Exercise goal: Starting at the line that contains "Visible within this" and stopping after the line that contains "1657 inches", reproduce those lines with "distant person" changed to "far-off pedestrian" and everything else left as it stands.
═════ Input data
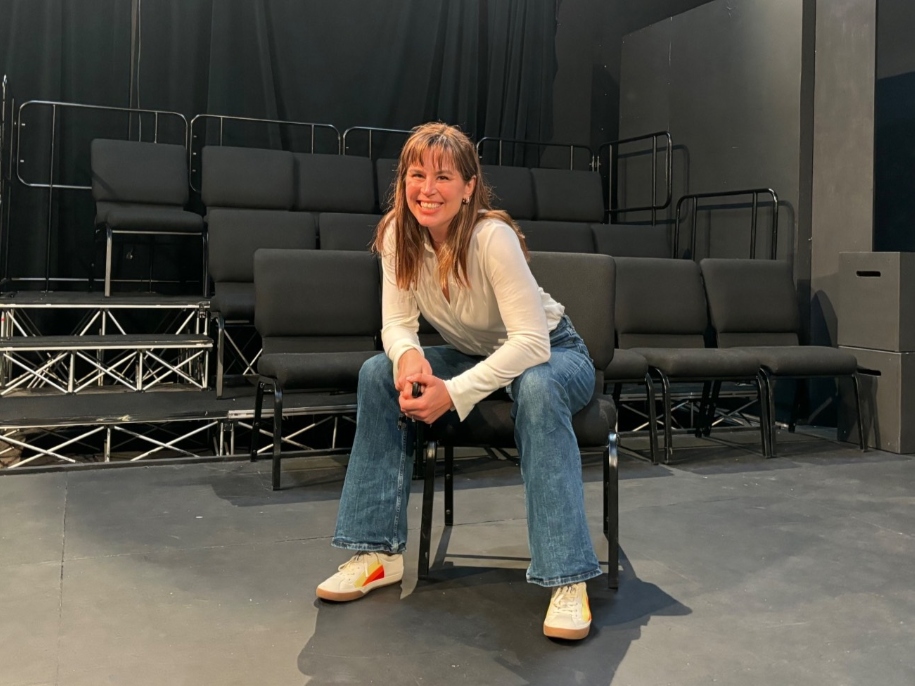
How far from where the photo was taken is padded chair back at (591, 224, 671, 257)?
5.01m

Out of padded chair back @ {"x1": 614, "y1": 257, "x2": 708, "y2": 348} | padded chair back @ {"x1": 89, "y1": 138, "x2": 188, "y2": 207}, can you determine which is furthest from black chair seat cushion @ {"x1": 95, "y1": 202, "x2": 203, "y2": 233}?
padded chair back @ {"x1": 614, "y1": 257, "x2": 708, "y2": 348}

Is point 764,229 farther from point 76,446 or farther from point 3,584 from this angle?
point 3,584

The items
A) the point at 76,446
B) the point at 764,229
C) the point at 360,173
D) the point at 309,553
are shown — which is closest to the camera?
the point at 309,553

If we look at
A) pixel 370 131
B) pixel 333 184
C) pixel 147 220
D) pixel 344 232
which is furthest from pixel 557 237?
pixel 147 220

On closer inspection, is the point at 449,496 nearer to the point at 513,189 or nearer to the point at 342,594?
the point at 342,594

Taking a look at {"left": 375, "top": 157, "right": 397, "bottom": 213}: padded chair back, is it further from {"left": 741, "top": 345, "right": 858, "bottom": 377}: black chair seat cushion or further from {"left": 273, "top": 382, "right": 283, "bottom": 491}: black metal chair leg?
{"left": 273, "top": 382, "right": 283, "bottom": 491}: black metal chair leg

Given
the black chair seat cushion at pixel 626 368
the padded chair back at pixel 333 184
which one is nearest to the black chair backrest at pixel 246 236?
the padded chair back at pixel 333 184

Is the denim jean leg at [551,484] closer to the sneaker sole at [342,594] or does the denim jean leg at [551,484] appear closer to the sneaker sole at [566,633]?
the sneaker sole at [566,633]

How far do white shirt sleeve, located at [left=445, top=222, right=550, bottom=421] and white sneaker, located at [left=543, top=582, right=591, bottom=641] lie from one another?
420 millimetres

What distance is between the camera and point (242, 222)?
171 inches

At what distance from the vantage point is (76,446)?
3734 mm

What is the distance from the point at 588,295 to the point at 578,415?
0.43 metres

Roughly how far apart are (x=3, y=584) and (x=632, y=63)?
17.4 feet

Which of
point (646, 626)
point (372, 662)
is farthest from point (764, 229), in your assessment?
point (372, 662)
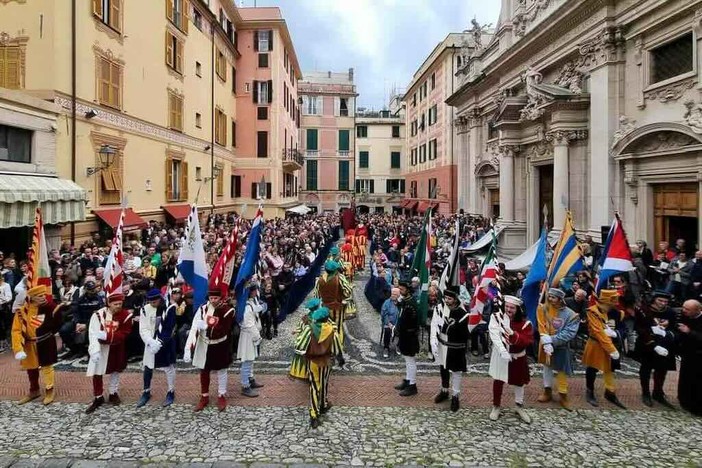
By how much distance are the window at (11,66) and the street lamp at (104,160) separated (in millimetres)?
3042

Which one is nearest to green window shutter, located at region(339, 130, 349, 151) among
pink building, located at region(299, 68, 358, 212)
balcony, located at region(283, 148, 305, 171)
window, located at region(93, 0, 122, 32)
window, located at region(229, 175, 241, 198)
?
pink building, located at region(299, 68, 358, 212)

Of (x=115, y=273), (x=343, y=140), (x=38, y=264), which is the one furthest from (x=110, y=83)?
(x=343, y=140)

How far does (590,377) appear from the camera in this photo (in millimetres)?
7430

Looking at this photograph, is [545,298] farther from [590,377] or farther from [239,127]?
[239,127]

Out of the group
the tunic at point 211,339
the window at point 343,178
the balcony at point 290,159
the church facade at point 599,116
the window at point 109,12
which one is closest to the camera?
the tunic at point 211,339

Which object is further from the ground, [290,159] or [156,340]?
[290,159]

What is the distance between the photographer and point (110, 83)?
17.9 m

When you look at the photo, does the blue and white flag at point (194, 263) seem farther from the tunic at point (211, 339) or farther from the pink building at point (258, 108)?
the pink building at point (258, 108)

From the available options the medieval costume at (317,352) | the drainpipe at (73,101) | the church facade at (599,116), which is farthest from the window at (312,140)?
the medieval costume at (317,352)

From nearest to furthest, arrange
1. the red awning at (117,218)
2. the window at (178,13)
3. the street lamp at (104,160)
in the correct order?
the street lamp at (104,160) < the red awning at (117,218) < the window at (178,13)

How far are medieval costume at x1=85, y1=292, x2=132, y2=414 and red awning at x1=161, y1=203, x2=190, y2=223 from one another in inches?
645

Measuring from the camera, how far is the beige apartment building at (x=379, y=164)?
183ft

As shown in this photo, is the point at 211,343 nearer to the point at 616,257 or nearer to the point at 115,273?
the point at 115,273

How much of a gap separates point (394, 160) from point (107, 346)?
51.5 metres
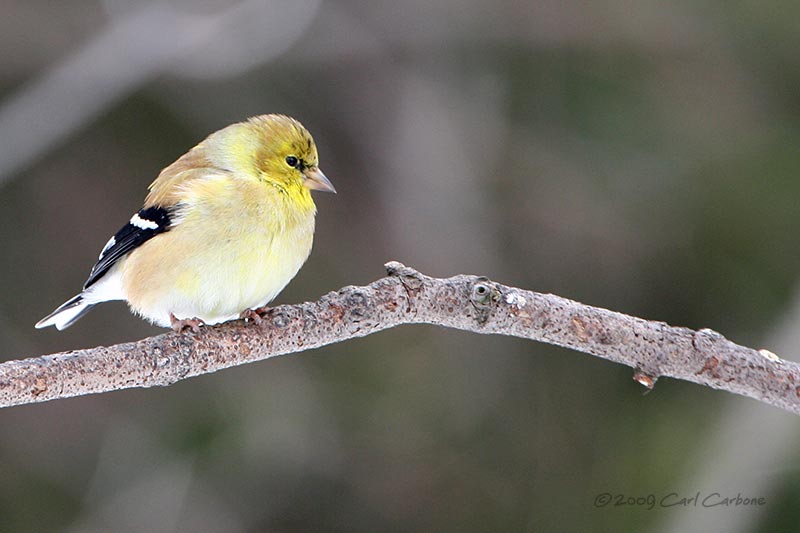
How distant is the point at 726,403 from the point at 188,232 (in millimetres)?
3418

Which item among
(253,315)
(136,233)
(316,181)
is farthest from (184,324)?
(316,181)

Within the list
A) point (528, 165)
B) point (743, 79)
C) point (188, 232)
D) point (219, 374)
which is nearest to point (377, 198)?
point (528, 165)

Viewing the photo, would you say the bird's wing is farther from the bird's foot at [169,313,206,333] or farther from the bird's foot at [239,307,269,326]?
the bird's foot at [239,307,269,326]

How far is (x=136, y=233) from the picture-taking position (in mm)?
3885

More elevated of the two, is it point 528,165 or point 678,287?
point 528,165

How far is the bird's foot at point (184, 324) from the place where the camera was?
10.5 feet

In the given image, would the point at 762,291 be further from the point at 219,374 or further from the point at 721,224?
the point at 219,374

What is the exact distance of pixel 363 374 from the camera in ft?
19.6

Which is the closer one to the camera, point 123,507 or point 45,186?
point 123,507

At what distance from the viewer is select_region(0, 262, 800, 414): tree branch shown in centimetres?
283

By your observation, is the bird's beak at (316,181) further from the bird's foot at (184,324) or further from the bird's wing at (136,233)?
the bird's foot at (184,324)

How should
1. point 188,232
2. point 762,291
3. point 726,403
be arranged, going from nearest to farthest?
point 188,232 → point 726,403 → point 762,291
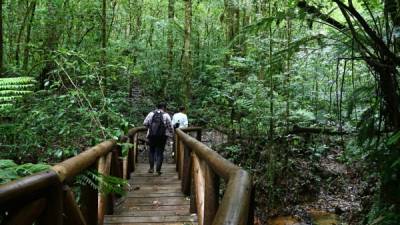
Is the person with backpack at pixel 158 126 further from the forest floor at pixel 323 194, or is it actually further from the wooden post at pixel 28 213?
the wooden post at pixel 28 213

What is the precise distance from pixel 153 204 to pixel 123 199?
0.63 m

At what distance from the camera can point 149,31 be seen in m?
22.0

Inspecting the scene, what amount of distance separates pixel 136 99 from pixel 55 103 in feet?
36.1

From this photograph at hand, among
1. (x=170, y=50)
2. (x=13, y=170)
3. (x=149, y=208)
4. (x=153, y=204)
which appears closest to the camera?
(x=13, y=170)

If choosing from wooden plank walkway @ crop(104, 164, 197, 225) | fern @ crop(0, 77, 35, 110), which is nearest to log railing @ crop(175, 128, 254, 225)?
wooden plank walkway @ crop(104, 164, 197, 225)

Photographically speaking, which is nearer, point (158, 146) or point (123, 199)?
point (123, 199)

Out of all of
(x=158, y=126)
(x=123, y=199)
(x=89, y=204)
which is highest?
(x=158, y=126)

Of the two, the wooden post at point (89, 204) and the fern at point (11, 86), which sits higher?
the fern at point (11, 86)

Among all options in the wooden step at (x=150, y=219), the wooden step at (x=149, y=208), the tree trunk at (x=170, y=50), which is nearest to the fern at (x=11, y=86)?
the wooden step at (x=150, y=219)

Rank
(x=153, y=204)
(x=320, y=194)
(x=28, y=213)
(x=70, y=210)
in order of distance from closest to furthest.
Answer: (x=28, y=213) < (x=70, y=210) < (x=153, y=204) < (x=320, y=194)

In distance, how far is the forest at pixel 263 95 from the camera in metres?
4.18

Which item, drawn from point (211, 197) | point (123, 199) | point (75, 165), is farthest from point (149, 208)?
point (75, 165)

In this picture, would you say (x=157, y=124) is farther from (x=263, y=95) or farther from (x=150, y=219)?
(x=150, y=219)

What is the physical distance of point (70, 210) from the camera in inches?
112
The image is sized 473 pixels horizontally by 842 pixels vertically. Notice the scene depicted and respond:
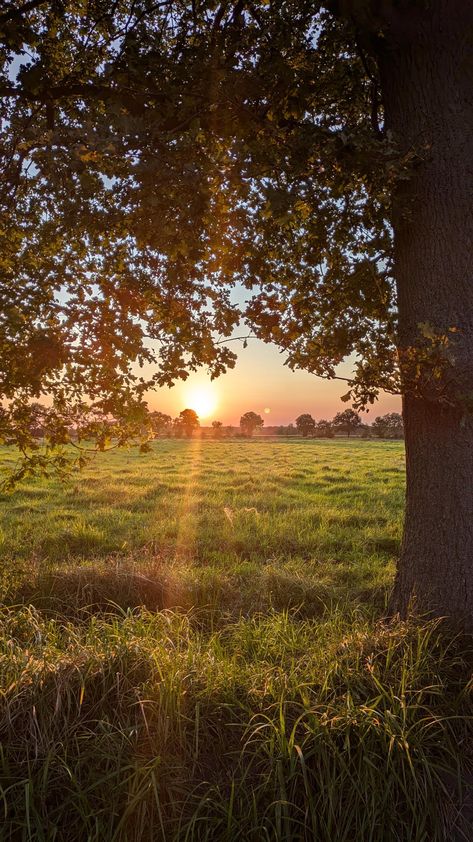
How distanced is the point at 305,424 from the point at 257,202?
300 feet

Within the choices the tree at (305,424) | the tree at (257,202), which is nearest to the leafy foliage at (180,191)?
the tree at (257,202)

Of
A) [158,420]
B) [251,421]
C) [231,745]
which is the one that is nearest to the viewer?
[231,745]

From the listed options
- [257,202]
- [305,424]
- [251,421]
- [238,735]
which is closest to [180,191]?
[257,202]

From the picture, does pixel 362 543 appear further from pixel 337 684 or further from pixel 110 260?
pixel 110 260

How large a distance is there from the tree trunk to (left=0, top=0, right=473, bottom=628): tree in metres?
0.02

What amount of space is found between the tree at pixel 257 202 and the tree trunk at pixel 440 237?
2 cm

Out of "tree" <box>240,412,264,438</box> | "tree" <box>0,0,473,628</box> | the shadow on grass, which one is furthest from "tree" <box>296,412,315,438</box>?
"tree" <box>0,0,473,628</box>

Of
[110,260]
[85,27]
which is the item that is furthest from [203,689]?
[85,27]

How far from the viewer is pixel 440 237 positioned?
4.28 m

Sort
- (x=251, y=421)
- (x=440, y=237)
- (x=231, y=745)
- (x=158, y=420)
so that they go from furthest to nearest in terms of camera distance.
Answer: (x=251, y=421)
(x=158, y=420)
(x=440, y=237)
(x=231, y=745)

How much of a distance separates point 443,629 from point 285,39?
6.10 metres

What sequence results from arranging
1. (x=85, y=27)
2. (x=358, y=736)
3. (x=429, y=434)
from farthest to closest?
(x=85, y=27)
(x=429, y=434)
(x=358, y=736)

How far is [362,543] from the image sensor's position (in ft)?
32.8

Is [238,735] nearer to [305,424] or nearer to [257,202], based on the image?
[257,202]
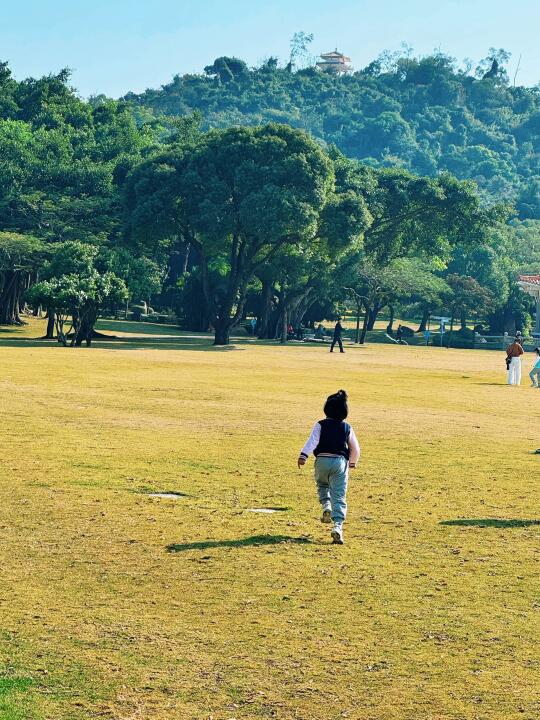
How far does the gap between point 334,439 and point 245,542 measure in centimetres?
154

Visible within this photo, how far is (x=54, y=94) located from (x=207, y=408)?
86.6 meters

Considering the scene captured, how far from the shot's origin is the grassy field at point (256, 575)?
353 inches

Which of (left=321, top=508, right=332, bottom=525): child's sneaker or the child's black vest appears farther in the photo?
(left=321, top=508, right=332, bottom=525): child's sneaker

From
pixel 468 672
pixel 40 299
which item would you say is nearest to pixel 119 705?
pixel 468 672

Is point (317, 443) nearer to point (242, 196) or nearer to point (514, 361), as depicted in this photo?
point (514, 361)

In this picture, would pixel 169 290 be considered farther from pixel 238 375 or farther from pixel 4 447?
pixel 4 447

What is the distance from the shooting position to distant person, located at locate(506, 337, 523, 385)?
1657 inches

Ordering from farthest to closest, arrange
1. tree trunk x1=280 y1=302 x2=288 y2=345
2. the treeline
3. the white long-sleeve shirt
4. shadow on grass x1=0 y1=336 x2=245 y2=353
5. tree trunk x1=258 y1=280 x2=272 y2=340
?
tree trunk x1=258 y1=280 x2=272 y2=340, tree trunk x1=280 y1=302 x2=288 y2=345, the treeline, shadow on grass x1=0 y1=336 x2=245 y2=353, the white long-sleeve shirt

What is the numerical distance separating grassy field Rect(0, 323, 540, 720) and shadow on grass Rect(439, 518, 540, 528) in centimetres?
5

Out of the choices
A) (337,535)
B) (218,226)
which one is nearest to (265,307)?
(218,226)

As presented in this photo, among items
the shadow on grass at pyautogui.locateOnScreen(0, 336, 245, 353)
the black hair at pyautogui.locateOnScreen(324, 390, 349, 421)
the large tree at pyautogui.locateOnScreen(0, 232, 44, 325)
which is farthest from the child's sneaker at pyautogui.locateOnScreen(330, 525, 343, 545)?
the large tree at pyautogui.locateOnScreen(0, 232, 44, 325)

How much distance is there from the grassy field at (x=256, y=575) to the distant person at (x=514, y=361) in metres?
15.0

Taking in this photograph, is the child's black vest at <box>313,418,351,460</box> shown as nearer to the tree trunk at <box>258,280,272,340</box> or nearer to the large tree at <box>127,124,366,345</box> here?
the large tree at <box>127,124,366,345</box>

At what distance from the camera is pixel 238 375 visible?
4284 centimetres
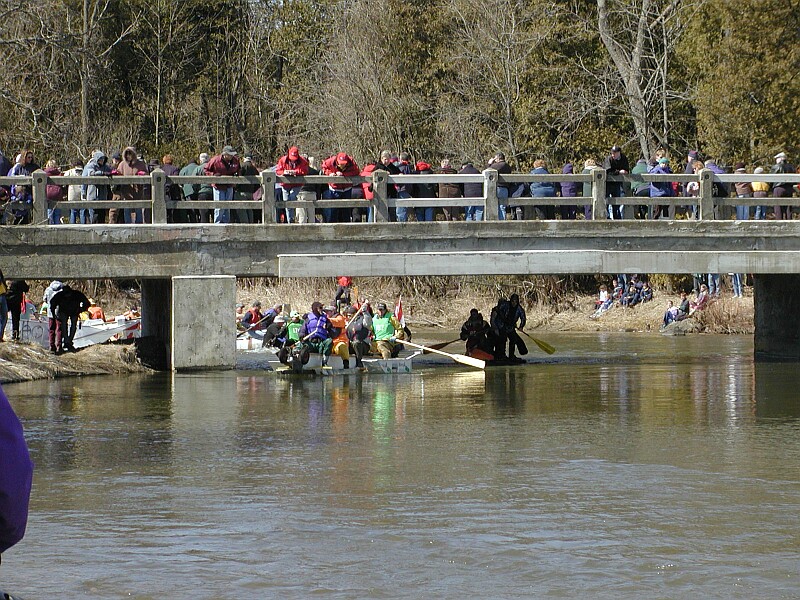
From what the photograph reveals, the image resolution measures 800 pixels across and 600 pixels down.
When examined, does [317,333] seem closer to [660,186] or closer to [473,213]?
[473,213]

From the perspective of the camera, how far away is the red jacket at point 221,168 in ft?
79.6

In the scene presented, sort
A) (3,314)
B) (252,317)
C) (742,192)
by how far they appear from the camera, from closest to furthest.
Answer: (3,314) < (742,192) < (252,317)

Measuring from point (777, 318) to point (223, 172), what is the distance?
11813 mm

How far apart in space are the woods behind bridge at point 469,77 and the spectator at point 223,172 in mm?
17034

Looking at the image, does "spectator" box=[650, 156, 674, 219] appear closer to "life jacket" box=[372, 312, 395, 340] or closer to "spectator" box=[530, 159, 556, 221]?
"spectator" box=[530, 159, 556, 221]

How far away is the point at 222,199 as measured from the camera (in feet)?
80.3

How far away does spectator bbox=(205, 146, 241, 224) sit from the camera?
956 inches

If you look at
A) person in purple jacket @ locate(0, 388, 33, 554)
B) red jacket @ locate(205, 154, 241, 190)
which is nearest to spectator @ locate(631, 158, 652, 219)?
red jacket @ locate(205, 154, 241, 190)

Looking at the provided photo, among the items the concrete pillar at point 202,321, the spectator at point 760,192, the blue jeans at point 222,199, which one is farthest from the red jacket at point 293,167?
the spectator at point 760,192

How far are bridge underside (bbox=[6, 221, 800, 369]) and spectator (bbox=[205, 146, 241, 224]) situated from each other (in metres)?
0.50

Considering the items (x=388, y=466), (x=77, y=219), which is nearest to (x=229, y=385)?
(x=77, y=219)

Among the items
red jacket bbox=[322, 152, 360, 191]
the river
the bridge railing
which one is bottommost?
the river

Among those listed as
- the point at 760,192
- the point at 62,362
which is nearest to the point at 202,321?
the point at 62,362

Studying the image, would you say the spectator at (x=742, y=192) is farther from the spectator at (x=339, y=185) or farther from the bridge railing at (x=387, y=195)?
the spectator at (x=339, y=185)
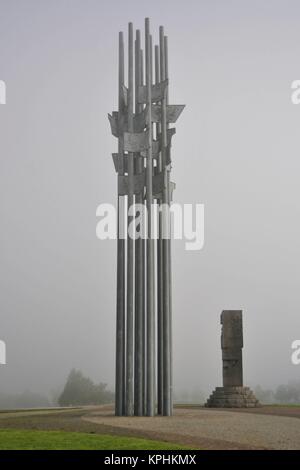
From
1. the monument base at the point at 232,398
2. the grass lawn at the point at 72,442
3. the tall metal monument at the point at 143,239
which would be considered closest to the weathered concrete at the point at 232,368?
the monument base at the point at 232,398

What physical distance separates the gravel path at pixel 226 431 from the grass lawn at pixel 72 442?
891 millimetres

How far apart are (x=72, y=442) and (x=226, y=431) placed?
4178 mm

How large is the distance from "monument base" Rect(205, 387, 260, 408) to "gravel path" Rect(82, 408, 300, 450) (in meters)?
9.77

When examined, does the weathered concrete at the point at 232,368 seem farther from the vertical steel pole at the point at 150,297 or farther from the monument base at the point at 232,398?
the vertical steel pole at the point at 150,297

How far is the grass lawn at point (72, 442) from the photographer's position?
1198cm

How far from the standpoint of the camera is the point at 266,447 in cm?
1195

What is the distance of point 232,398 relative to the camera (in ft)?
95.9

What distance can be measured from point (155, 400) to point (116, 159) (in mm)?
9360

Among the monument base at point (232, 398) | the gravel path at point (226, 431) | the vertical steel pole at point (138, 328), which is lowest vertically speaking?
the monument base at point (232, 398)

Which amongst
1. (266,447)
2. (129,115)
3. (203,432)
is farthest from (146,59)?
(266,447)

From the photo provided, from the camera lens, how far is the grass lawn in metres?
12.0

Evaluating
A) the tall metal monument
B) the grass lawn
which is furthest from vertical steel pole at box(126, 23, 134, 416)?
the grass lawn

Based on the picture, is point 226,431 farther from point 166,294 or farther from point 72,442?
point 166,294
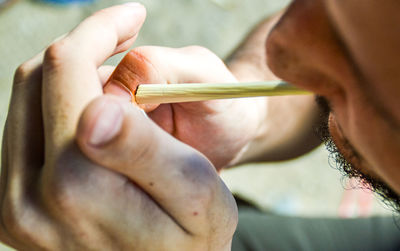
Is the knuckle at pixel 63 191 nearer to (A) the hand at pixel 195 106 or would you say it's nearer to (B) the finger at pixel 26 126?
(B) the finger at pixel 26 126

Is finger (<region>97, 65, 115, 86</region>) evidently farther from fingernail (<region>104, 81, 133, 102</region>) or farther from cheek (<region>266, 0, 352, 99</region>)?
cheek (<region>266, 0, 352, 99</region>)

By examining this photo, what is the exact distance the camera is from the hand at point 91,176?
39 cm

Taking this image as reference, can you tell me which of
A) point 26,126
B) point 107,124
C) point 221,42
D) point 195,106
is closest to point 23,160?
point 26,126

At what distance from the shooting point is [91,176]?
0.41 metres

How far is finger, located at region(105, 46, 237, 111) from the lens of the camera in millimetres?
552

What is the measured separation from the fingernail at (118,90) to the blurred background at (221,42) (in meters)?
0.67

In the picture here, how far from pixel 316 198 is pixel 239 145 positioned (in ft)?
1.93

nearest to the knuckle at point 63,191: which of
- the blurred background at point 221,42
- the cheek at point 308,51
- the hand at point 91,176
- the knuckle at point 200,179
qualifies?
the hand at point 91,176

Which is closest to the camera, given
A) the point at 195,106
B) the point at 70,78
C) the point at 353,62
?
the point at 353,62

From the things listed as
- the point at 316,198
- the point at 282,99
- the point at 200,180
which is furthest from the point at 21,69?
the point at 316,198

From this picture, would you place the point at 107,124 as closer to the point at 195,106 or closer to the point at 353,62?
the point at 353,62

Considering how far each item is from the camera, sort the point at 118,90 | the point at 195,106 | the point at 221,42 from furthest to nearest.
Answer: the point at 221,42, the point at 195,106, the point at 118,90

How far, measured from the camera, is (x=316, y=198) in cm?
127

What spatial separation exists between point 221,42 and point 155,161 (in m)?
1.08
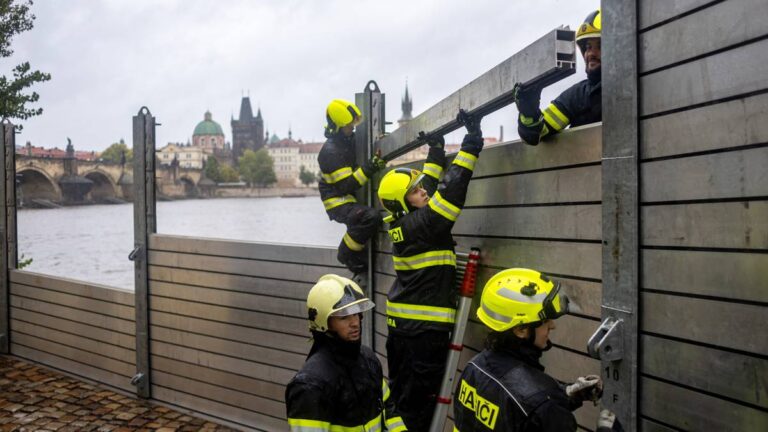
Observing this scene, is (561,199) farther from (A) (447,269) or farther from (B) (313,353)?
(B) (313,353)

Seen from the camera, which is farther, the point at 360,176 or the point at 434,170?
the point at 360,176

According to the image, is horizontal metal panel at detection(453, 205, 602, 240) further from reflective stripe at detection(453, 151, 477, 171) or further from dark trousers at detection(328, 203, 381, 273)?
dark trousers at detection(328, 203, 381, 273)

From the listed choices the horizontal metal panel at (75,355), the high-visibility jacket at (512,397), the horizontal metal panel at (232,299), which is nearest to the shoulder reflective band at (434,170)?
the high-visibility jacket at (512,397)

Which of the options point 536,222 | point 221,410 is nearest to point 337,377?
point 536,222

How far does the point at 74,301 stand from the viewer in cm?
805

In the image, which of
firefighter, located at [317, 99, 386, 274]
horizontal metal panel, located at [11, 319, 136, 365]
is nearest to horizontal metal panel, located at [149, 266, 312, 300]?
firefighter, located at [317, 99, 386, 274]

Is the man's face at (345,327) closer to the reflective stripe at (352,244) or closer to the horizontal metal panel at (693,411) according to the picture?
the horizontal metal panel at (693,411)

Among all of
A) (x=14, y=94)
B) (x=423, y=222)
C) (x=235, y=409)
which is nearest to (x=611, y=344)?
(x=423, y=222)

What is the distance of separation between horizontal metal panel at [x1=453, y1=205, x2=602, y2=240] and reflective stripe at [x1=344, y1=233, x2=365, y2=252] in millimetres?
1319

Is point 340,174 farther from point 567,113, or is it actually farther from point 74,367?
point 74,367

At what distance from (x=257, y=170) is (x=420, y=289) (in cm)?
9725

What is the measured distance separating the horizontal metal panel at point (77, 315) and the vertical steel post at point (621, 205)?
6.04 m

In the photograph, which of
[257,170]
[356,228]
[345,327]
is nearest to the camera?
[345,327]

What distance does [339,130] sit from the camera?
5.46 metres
══════════
Task output:
Visible within this photo, how far is (x=54, y=94) located from (x=207, y=408)?
86.6 meters

Considering the scene captured, how far from the shot's origin is the grassy field at point (256, 575)?
353 inches

Which of (left=321, top=508, right=332, bottom=525): child's sneaker or the child's black vest appears farther in the photo?
(left=321, top=508, right=332, bottom=525): child's sneaker

From
pixel 468 672
pixel 40 299
which item would you say is nearest to pixel 119 705?
pixel 468 672

Is point (317, 443) nearer to point (242, 196) or nearer to point (514, 361), as depicted in this photo?
point (514, 361)

In this picture, would pixel 169 290 be considered farther from pixel 238 375 or farther from pixel 4 447?
pixel 4 447

What is the distance from the shooting position to far-off pedestrian, located at locate(506, 337, 523, 385)?
1657 inches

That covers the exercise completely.